I hate my nervous system. I'm going to have to give Kellin the picture sometime, and fast. If I keep it any longer and give it to him later on, he'll think I'm a creep! I could only imagine what he would think, 'you kept a picture of me for that long?! Fucking creep.' Even now it would be awkward like, 'oh hey Kellin. I hope this isn't weird but I have a picture of you that I kept for myself since the day of the fire, but here ya go.' Very awkward...
Calm down Vic! Just assure him that you found it and didn't know what address to send it to. But that would be a fat ass lie, I wouldn't want to lie to him. Just hand it to him alright? I'm sure Kellin would appreciate it. Well of course he would. I mean it IS a picture of himself. Who wouldn't want a memorial admiration of such... Beauty...
Mike and I arrived at San Diego High and the first person I see is the man himself. Smiling like an idiot, I walked up to him. He was sitting on the railing of the stairs leading up to the school entrance. He was facing east, starring off into the distance. I tapped him on the shoulder and grabbed the picture out of my backpack, "hey Kellin, saw your message on facebook. I just wanted to give you this because I found it on the sidewalk and I didn't know what address to send it too and I'm pretty sure it's you because it has your name on the back of it."
Oh shit..! What the hell were you thinking Vic? Everything came out so fast and now he thinks your a fucking creep! "Oh my god, thank you so much! My mother has been looking for this. It was taken on one of my birthdays and we thought it had burned in the fire," his glowing eyes sparkled with joy. He took the frame and pulled me into an embrace. H-he's hugging me...
"K-kellin..." I stuttered. He quickly let go and his eyes dropped to his feet.
"Sorry about that, but thanks again Vic." He looked me in the eye for a split second and walked into the school. He called me Vic... Only my family calls me that. Except Tony and Jaime but I haven't talked to them since they moved last month. I stood there in astonishment, starring at the ground Kellin once stood.
"Did I just witness that?" I had almost completely forgotten about Mike. I turned to him and felt my cheeks flush.
~~
Mike wondered if Kellin went to this school and was in my grade, why I didn't know him the day we found the picture. I explained to him about everything like how Kellin was homeschooled at first and he had to go here now since his parents had to work a lot more.
"So you've had this picture the whole time, you lied to mom, dad, and me?" Mike looked disappointed. He seemed sad because I didn't tell him everything at first.
"Mike look, I'm sorry but I was just scared mom and dad would think something was up. I was gonna give it to the family anyways. Just don't tell them about it," if I hadn't looked up in time, I would have almost bumped into some 9th grader.

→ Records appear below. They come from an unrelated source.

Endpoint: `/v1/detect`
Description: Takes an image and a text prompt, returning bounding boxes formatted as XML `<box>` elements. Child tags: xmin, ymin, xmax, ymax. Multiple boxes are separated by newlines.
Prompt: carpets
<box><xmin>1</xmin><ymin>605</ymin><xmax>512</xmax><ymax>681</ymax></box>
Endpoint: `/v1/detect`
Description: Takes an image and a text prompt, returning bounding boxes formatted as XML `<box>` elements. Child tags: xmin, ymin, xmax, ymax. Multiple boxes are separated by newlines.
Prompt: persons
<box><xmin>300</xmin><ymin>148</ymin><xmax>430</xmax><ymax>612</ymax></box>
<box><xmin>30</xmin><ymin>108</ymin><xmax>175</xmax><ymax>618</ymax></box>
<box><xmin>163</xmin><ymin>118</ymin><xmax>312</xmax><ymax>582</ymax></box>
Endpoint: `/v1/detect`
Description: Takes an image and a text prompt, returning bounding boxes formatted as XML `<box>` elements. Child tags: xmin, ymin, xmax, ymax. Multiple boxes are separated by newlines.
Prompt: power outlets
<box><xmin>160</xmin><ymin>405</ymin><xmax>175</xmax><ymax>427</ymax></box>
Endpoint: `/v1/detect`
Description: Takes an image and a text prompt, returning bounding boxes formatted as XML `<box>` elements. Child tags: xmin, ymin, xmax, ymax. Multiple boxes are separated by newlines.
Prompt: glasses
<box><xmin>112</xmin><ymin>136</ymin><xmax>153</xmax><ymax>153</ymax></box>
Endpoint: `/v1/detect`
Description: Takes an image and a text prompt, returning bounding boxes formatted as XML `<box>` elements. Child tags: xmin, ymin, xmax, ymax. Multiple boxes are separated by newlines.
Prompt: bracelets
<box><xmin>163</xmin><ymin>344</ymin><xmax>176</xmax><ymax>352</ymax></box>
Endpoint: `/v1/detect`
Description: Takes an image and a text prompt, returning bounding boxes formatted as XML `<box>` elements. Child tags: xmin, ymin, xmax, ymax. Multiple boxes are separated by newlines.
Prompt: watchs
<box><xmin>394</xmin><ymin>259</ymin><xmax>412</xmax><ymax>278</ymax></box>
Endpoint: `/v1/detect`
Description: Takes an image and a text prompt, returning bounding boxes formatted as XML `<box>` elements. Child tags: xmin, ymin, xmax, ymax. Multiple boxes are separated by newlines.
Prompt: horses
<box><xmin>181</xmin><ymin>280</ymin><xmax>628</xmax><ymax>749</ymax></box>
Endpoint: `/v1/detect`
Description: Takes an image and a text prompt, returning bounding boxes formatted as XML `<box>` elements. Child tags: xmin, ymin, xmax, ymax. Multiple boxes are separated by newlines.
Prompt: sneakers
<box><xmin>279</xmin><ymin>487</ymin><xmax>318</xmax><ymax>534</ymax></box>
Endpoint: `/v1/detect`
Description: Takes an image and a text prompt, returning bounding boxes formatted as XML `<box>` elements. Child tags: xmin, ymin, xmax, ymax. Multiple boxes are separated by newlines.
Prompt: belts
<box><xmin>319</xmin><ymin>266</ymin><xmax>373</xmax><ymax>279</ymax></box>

"I wouldn't anyways, but why would you be scared they'd think something was up? It's only a picture," I was caught. "I mean you've just been acting strange lately. Is everything all right?" Have I really been acting strange? I guess I would have to tell him what's really been going on with me, what emotions I really am feeling. Mikey is my little brother after all, I wouldn't want him worrying about me.
"Well... Go in the boy's bathroom with me." I grabbed Mike by the arm and pulled him into the closet restroom. The bell was about to ring but I didn't care. No one seemed to be in the bathroom so I started talking.
"I don't really know how to explain this but... Well you've known I've liked guys for quite a while and I know this might be a lot of information for you. B-but... The day I s-saw Kellin in the picture..."
I closed my eyes and felt like these slow explanations were paralyzing me. A thousand butterflies entered my stomach and I snapped.
"I FUCKING LIKE HIM, OKAY?!" Tears formed in Mike's eyes. Oh shit... What have I done?! I heard one of the stall doors behind me open and my eyes grew from angry to shock as I turned around to find Kellin right there in front of me. His once green blue eyes were in confusion and he had a look on his face that I assumed to be pure disgust.
I had that feeling again... Anxiety attacks. My head was pounding and I ran out of the room. The bell rang and I heard footsteps behind me.